Although the invention has been described with reference to a specific embodiment, this description is not meant to be construed in a limiting sense. On the contrary, various modifications of the disclosed embodiments will become apparent to those skilled in the art upon reference to the description of the invention. It is therefore contemplated that the appended claims will cover such modifications, alternatives, and equivalents that fall within the true spirit and scope of the invention.

Claims

What is claimed is:

1. A quick release delineator apparatus comprising:

a load cell assembly having an upper and lower load cell element, said lower load cell element having slots in a shoulder portion of said lower load cell element and at least one cell alignment passage extending through said lower load cell element;

a delineator base member having studs extending upwardly from a load cell assembly receiving chamber in said delineator base member, said studs having head portions which cooperate with said slots to retain said lower load cell element to said base member upon rotation of said lower load cell element about said studs from a first position to a second position and at least one base alignment passage extending through said base member; and

a quick release alignment detent pin releasably and slidingly passable through said cell alignment passage in said lower load cell element and said base alignment passage in said base member when said lower load cell element is in said second position to maintain alignment of said lower load cell and said base member in said second position such that said lower load cell does not rotate back to said first position.

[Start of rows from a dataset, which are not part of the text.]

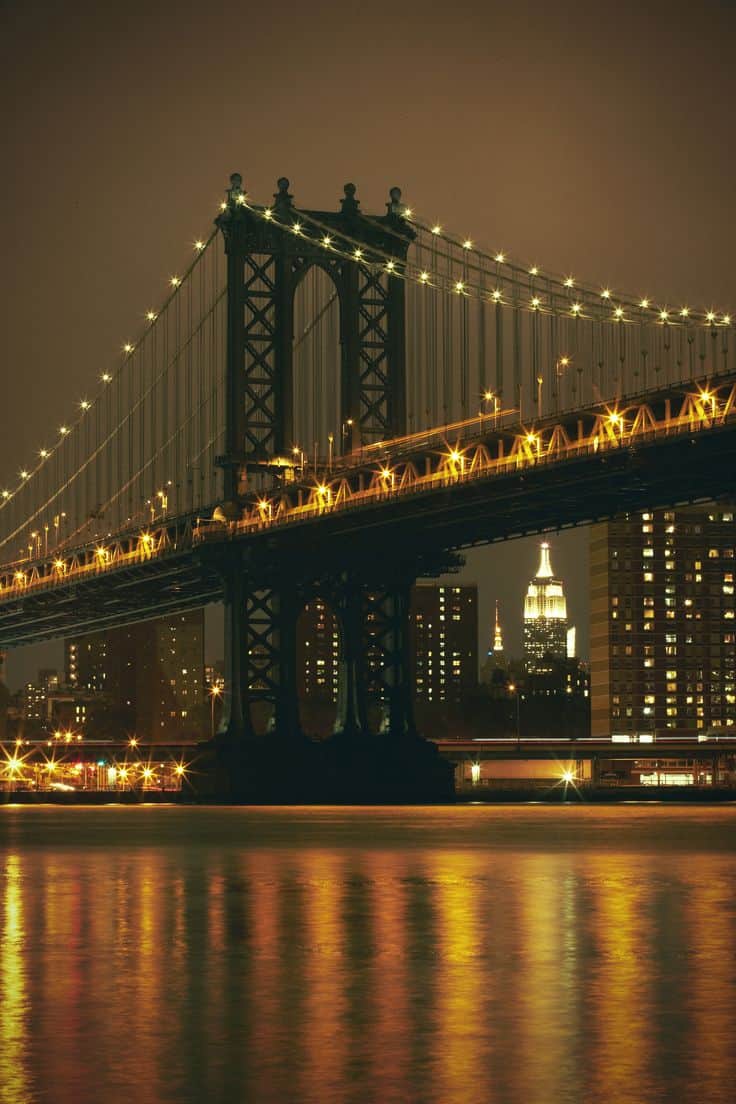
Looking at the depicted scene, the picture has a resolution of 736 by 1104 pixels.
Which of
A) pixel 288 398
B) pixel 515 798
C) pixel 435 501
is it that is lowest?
pixel 515 798

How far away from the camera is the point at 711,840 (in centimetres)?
4722

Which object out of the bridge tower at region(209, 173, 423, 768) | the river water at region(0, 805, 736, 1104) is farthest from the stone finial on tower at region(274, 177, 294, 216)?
the river water at region(0, 805, 736, 1104)

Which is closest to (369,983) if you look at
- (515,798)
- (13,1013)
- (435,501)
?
(13,1013)

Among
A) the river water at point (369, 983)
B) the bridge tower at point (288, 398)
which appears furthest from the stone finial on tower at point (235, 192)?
the river water at point (369, 983)

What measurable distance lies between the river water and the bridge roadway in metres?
38.1

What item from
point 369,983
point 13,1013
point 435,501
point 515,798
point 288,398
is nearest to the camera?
point 13,1013

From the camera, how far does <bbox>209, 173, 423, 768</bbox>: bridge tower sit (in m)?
95.3

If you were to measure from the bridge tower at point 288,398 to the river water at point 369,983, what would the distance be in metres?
61.0

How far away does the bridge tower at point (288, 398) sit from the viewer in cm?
9531

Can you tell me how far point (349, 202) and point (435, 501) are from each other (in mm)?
21474

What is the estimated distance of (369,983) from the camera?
668 inches

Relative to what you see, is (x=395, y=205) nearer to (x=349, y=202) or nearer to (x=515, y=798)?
(x=349, y=202)

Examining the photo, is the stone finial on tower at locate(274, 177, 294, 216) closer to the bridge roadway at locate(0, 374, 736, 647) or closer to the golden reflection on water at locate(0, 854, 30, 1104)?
the bridge roadway at locate(0, 374, 736, 647)

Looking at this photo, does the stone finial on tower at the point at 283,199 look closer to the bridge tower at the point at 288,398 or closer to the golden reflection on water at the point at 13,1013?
the bridge tower at the point at 288,398
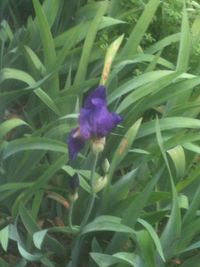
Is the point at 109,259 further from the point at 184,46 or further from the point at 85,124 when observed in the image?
the point at 184,46

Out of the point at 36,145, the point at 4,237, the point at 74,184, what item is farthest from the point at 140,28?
the point at 4,237

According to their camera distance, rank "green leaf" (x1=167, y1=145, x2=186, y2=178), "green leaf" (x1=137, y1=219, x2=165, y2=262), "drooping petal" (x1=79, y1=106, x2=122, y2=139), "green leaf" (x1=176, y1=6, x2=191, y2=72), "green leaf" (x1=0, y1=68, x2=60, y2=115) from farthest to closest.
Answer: "green leaf" (x1=176, y1=6, x2=191, y2=72)
"green leaf" (x1=0, y1=68, x2=60, y2=115)
"green leaf" (x1=167, y1=145, x2=186, y2=178)
"green leaf" (x1=137, y1=219, x2=165, y2=262)
"drooping petal" (x1=79, y1=106, x2=122, y2=139)

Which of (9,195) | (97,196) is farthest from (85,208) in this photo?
(9,195)

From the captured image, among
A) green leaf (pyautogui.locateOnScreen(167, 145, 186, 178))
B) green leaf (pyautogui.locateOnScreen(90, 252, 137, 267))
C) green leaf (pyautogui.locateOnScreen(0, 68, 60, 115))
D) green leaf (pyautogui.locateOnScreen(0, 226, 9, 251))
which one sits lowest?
green leaf (pyautogui.locateOnScreen(90, 252, 137, 267))

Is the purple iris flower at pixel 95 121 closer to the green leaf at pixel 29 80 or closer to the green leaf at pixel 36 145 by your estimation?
the green leaf at pixel 36 145

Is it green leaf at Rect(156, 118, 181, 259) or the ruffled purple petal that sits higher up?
the ruffled purple petal

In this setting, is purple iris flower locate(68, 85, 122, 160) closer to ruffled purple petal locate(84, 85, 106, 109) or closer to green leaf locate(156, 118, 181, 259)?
ruffled purple petal locate(84, 85, 106, 109)

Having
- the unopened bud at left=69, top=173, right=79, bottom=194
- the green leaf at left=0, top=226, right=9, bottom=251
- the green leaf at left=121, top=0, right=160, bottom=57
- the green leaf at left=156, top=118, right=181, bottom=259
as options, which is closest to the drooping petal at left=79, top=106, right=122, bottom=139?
the unopened bud at left=69, top=173, right=79, bottom=194

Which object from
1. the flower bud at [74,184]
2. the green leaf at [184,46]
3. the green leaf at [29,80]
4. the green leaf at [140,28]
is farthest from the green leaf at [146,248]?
the green leaf at [140,28]
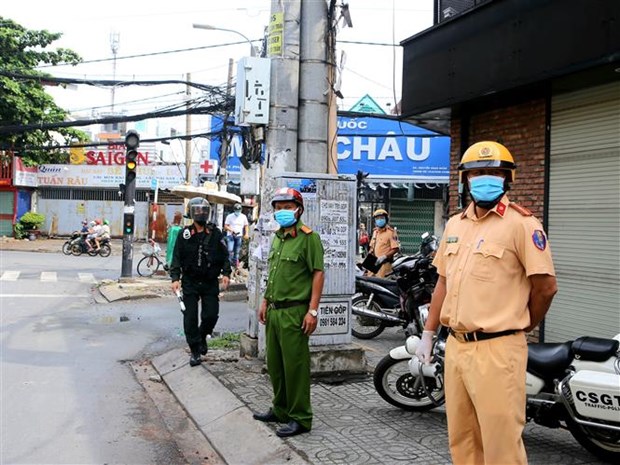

2. The apparatus of claim 1 wherein said slots are radially aligned in said shoulder portion of said lower load cell element, said slots having a wide portion sized to accept said stud head and a narrow portion narrower than said stud head.

3. The apparatus of claim 2 wherein said studs further comprise: a threaded distal section and a cylindrical shoulder portion, said shoulder portion having a diameter greater than said threaded distal section and said diameter less than the diameter of said head portion, said diameter of said shoulder portion approximately as wide as said narrow portion of said radially aligned slots.

4. The apparatus of claim 1 wherein said studs further comprise: a threaded distal section and a cylindrical shoulder portion, said shoulder portion having a diameter greater than said threaded distal section and said diameter less than the diameter of said head portion.

5. The apparatus of claim 1 where said delineator base member is fixed to a supporting surface.

6. The apparatus of claim 1 wherein said delineator base member is portable.

7. The apparatus of claim 1 wherein said delineator base member is integrally molded as part of a supporting surface.